TASK INSTRUCTIONS: Please count the lines of the data below that contain the string "provided" and reply with only that number.

>> START ITEMS

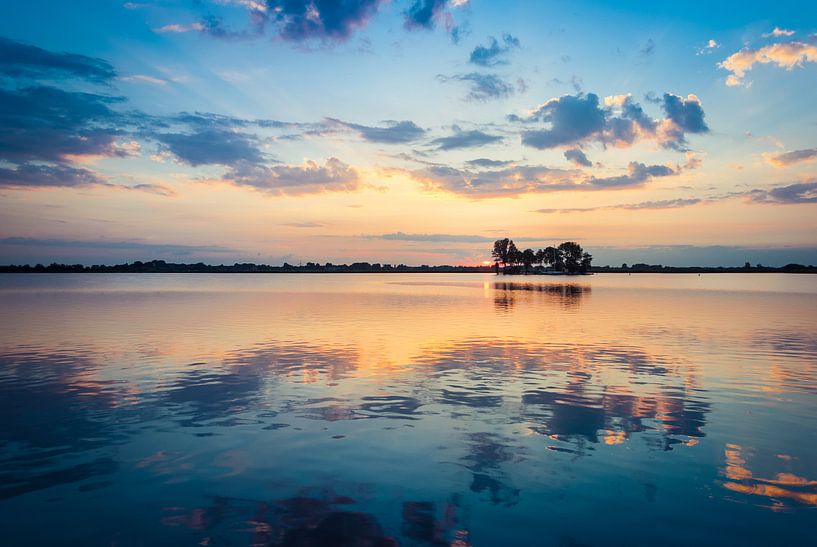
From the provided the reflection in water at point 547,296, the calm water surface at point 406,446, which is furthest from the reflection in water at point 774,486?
the reflection in water at point 547,296

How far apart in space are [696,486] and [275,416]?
43.2 feet

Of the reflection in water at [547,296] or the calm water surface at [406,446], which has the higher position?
the calm water surface at [406,446]

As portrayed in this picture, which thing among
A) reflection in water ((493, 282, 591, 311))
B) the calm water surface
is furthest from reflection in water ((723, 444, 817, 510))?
reflection in water ((493, 282, 591, 311))

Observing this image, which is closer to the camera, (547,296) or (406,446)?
(406,446)

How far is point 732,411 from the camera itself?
19234 millimetres

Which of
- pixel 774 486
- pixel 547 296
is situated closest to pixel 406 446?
pixel 774 486

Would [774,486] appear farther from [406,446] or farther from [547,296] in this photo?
[547,296]

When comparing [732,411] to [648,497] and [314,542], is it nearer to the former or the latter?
[648,497]

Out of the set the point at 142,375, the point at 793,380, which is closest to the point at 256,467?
the point at 142,375

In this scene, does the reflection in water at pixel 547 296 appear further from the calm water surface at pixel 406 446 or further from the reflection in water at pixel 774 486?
the reflection in water at pixel 774 486

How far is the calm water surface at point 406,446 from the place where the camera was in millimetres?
10555

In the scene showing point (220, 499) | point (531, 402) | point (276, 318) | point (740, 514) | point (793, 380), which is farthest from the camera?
point (276, 318)

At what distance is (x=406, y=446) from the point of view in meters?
15.3

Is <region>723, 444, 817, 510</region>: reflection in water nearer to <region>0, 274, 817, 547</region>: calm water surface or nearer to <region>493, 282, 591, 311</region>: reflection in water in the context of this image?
<region>0, 274, 817, 547</region>: calm water surface
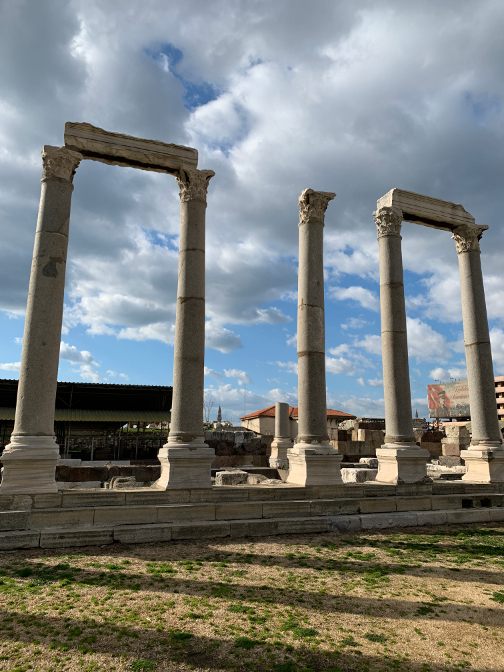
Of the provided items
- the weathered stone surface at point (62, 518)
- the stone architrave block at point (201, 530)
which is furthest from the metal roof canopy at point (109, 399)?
the stone architrave block at point (201, 530)

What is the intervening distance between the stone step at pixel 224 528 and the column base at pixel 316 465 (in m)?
1.42

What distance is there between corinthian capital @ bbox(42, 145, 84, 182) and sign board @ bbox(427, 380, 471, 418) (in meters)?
104

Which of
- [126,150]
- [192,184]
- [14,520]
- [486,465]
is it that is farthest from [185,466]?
[486,465]

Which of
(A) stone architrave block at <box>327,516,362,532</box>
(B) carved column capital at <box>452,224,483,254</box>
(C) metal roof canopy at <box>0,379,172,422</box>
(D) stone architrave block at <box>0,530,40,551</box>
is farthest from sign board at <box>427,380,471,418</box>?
(D) stone architrave block at <box>0,530,40,551</box>

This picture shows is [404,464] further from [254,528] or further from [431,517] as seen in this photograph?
[254,528]

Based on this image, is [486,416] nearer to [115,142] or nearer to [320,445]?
[320,445]

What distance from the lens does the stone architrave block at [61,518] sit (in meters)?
9.83

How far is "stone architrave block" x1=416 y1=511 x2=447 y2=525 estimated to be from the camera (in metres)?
12.4

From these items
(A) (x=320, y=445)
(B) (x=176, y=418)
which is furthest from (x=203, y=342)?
(A) (x=320, y=445)

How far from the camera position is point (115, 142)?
44.8ft

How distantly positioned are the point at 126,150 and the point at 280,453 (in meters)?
15.2

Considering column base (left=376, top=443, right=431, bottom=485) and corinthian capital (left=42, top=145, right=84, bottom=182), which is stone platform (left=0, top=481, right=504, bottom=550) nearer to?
column base (left=376, top=443, right=431, bottom=485)

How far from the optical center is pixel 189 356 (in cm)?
1281

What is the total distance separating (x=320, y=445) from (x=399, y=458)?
9.07 feet
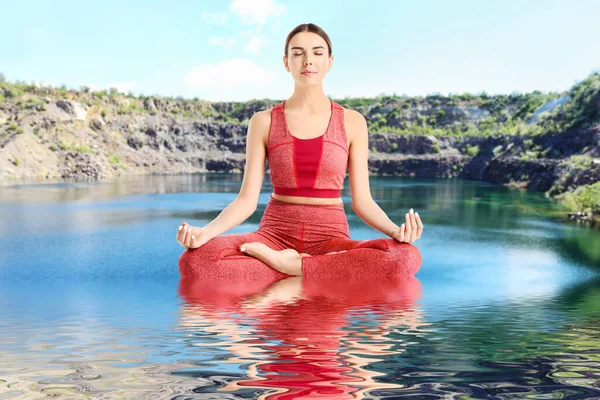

>> END ITEMS

COMPLETED TASK: 2